Também assisti à corrida de onde era dada a partida, na Rua Marquês de São Vicente, próximo ao canal do Leblon. Pelo Brasil corriam Manoel de Tefé, chamado de Barão de Tefé, em uma “baratinha” amarela e Irineu Correa. Aquele venceu em 1934. O segundo marcou o início do automobilismo brasileiro de competição. Muitas vezes, fora da corrida, essas baratinhas amarelas dos brasileiros eram vistas estacionadas na então rua Copacabana, entre o Lido e o “Copa”, em frente ao Atalaia, diante de meus olhos. Em 1935, o vencedor foi Irineu Correa. No ano seguinte aconteceu o trágico acidente em que ele morreu. Sua baratinha capotou e foi cair dentro do canal do Leblon. Assisti à corrida e ao grande tumulto que isso provocou.

A cada ano essa corrida tornava-se mais popular e arrastava multidões. A partir de 1935 a corrida ganhou mais prestígio com a chegada  de  grandes  nomes  do  automobilismo  internacional.  Em 1936 a Ferrari mandou um corredor com um nome que se tornaria lendário e sinônimo da alta velocidade: o italiano Carlo Pintacuda com sua “baratinha” vermelha. A Alemanha mandou Hans Stuck, o “Von Stuck”. Da França veio “madmoiselle” Helenice, com sua “baratinha” azul. Essa foi a primeira participação, talvez a única, de uma mulher numa corrida desse gênero. Seu carro quebrou e ela não conseguiu chegar ao fim da prova, mas marcou época e causou muito “frisson”. Sua aparição na praia de Copacabana, com maiô de duas peças, também deu o que falar. Creio que não havia escuderias como as de hoje. Os carros representavam os países por suas cores: amarelo, os brasileiros; vermelho, os italianos; azul, os franceses.
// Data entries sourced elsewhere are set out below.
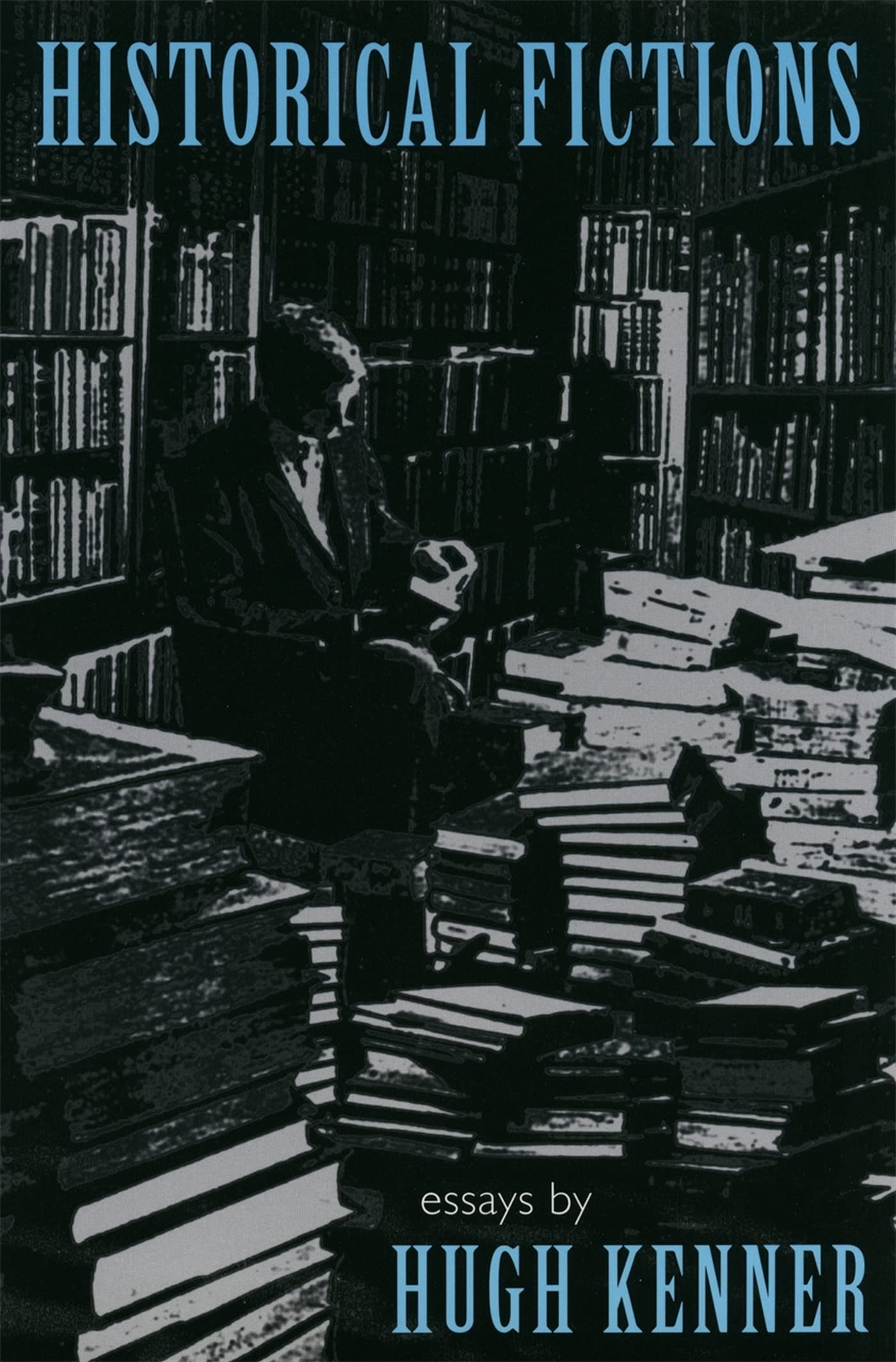 Historical Fictions,Used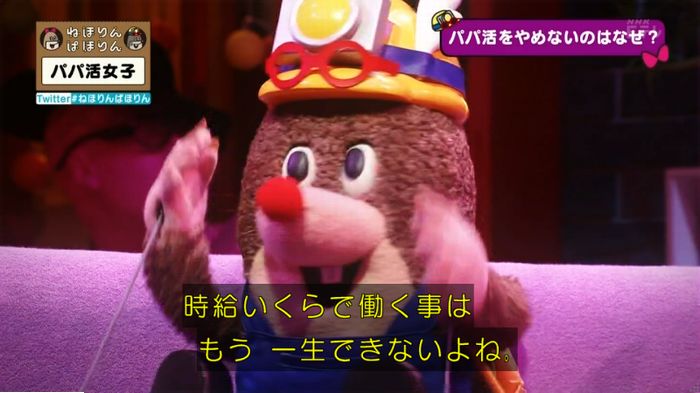 ねほりんぱほりんのキャプ442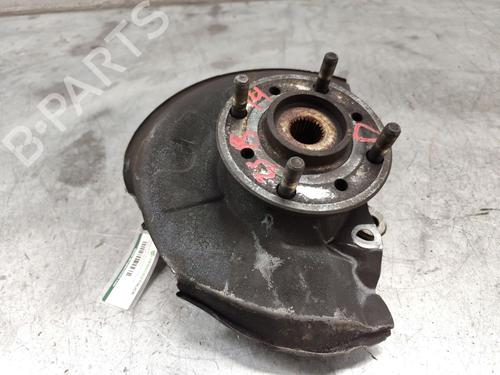 Used Right front steering knuckle VOLVO S40 I (644) 1.9 DI (115 hp) 22275291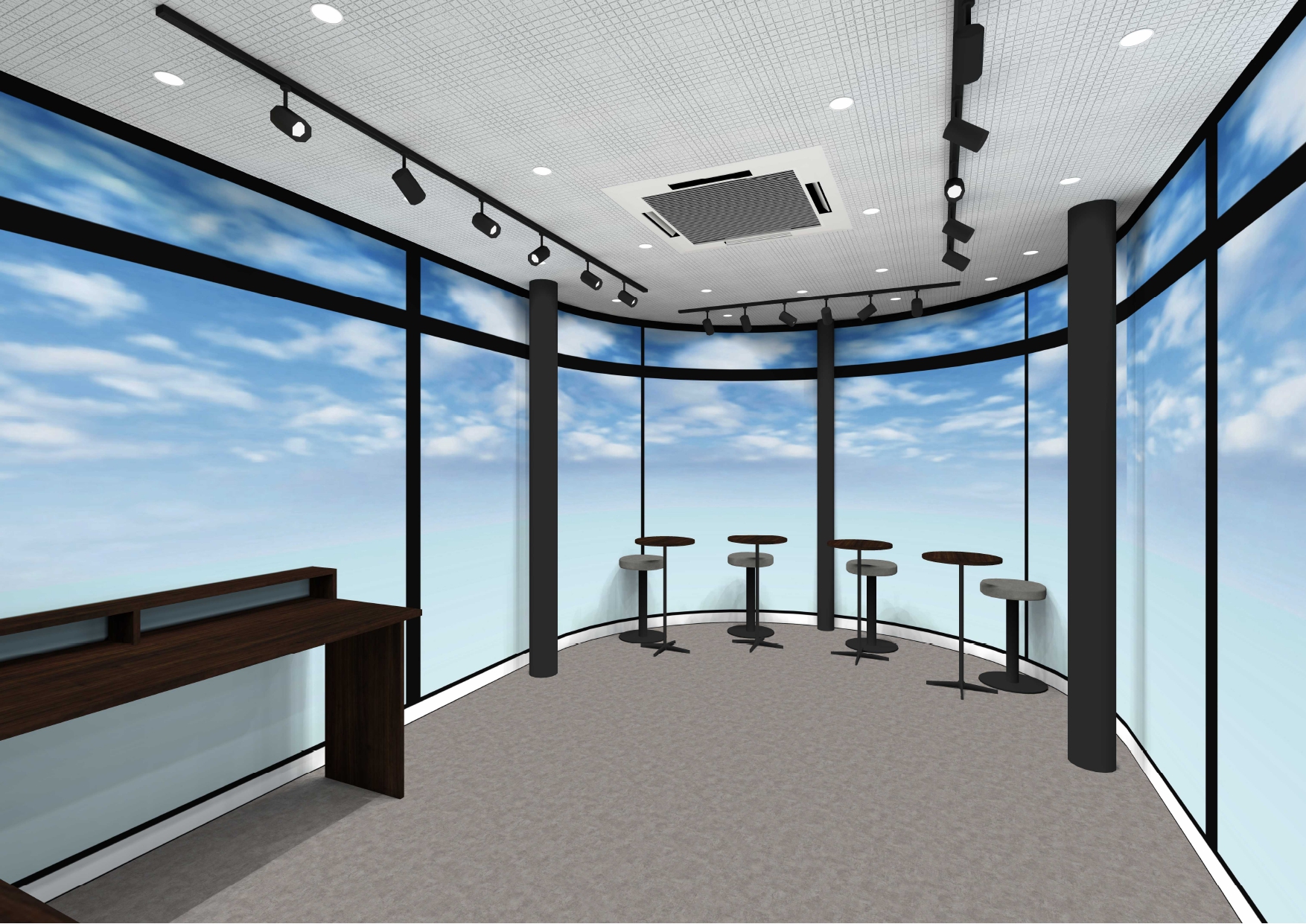 スタジオ パース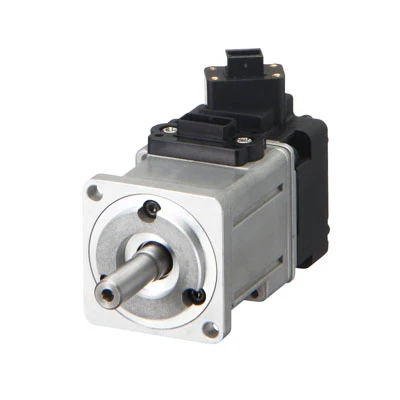 Omron R88M-G10030H-BS2 100W servo variklis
A Alemanha mandou um carro espetacular, capaz de muito maior potência, velocidade e com o aspecto de uma bala de fuzil: o “flecha de prata” da Auto Union. A essa altura, a Alemanha nazista já estava empenhada numa forte campanha de propaganda internacional. Aquele carro mais potente, mais reluzente e mais espetacular (Auto Union) deveria mostrar a “superioridade” da Alemanha. Não adiantou. O italiano Pintacuda, da Ferrari, ganhou a corrida e se transformou num ídolo e num ícone da velocidade. Esse prestígio popular manifestou-se nos anos seguintes numa das marchinhas de maior sucesso do Carnaval carioca: “Sou um ‘pintacuda’ pra beijar”.

 Nota: Extraído do livro “Corrupira”, ainda inédito, do autor.